За спорами о сознании у животных кроется проблема, которой многие ученые предпочитают не касаться: что человечество делает с животными. Мы, безусловно, обращаемся с ними нехорошо – по крайней мере, с большинством из них. И чтобы не испытывать угрызений совести, нам проще считать животных бесчувственными механизмами, не осознающими себя, что наука долгое время и делала. Если животные не чувствительнее камня, нет ничего страшного в том, чтобы сваливать их в кучу и топтать. А вот если это не так, перед нами встает серьезная нравственная дилемма. В нашу эпоху промышленного животноводства вопрос о чувствительности животных – тема очень щекотливая, которую принято игнорировать. Мы держим тысячи животных в зоопарках, миллионы в лабораториях и еще миллионы в домах, но это ничто по сравнению с миллиардами их на животноводческих предприятиях. Из всей сухопутной биомассы позвоночных на нашей планете дикие животные составляют всего около 3 %, люди – около 25 %, и почти три четверти всей биомассы приходится на сельскохозяйственных животных!

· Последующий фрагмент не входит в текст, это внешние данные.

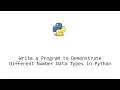 Write a Program to Demonstrate Different Number Data Types in Python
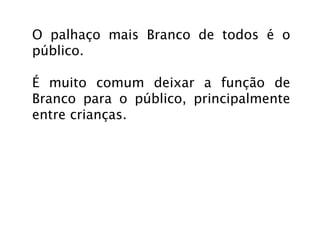 O palhaço mais Branco de todos é o
público.

É muito comum deixar a função de
Branco para o público, principalmente
entre crianças.
 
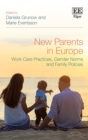 New Parents in Europe : Work-Care Practices, Gender Norms and Family Policies - eBook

В прежние времена в крестьянских и фермерских хозяйствах каждому животному давали имя, гоняли на вольный выпас, не мешали валяться в грязи и купаться в песке сколько влезет. Им, конечно, жилось не как в раю, но определенно лучше, чем сейчас, когда телятам и свиньям негде повернуться в узких загонах из нержавеющей стали, куры теснятся тысячами в огромных закрытых птичниках, куда не заглядывает солнце, и даже коров уже не выводят на пастбище. Они просто с утра до ночи топчутся в собственном навозе. Поскольку все это происходит где-то там, вдали от посторонних глаз, о жутких условиях содержания потребитель обычно не подозревает. Мы видим лишь конечный продукт – аккуратные куски мяса, без копыт, голов и хвостов, не заставляющие никого задумываться о том, как существовало это мясо до того, как его упаковали и нам продали. И я сейчас говорю даже не о том, что мы в принципе едим животных, меня в данный момент заботит только наше обращение с ними.

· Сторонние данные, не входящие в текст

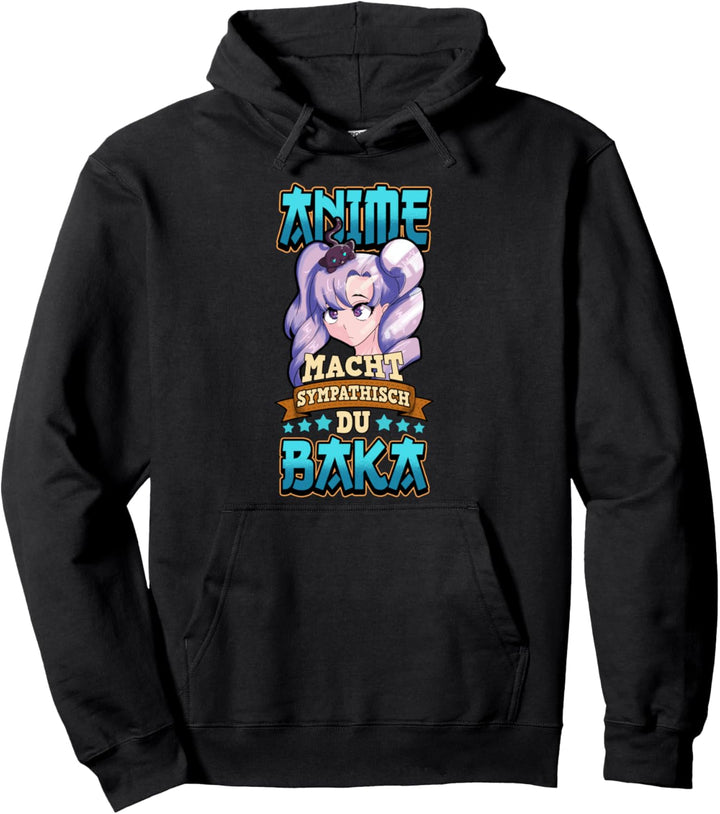 Anime macht sympathisch du Baka Otaku Manga Kawaii Girl Pullover Hoodie
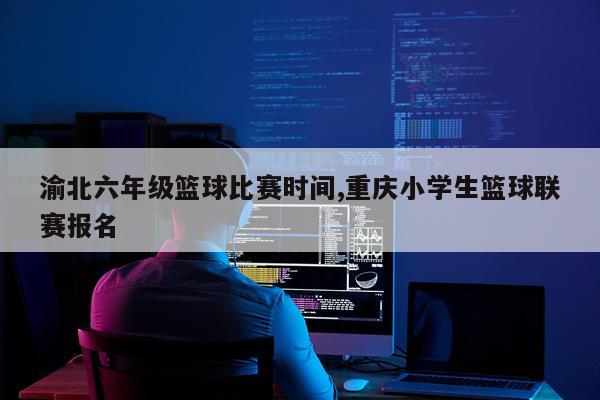 渝北六年级篮球比赛时间,重庆小学生篮球联赛报名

Разумеется, как биолог я не собираюсь отрицать естественный круговорот жизни, в котором каждое животное играет свою роль, либо съедая кого-то, либо становясь пищей. Человеку знакомы обе эти роли. Наши предки были включены в обширную экосистему, состоящую из хищников, травоядных и всеядных, они питались одними и шли на корм другим. Хотя окончить свои дни в желудке хищника современному человеку почти не грозит, наш труп в сырой могиле все равно пожирают несметные полчища разных созданий. Прах к праху.
Наши ближайшие родичи человекообразные обезьяны не жалеют сил, чтобы добыть мелкую мартышку или карликовую антилопу, демонстрируя при этом недюжинный охотничий талант и высочайший уровень сотрудничества. Добычу они пожирают с упоением, радостно урча. Они могут несколько часов просидеть у муравейника или термитника, лакомясь насекомыми, которых выуживают с помощью специального прутика. Одни популяции шимпанзе потребляют животный белок в больших количествах (в одном лесу они почти подчистую извели красных колобусов), другие довольствуются меньшим[218]
. У самца шимпанзе, который завлекает самок мясом, число спариваний может увеличиться вдвое.У людей мясо тоже в большом почете, они готовы есть его при любой удобной возможности. И хотя мы не вооружены клыками и когтями, положенными узкоспециализированным плотоядным, у нас за плечами долгая эволюционная история, на протяжении которой мы стремились дополнить рацион из плодов, овощей и орехов белковой пищей – мясом позвоночных, насекомыми, моллюсками, яйцами и так далее. И не только дополнить: по данным новейших антропологических исследований, у 73 % ныне существующих народов, живущих охотой и собирательством, более половины объема пропитания составляет животная пища[219]
. О том, что мы развивались как всеядный вид, можно судить по многофункциональности нашей зубочелюстной системы, относительно небольшой длине пищеварительного тракта и крупным размерам мозга.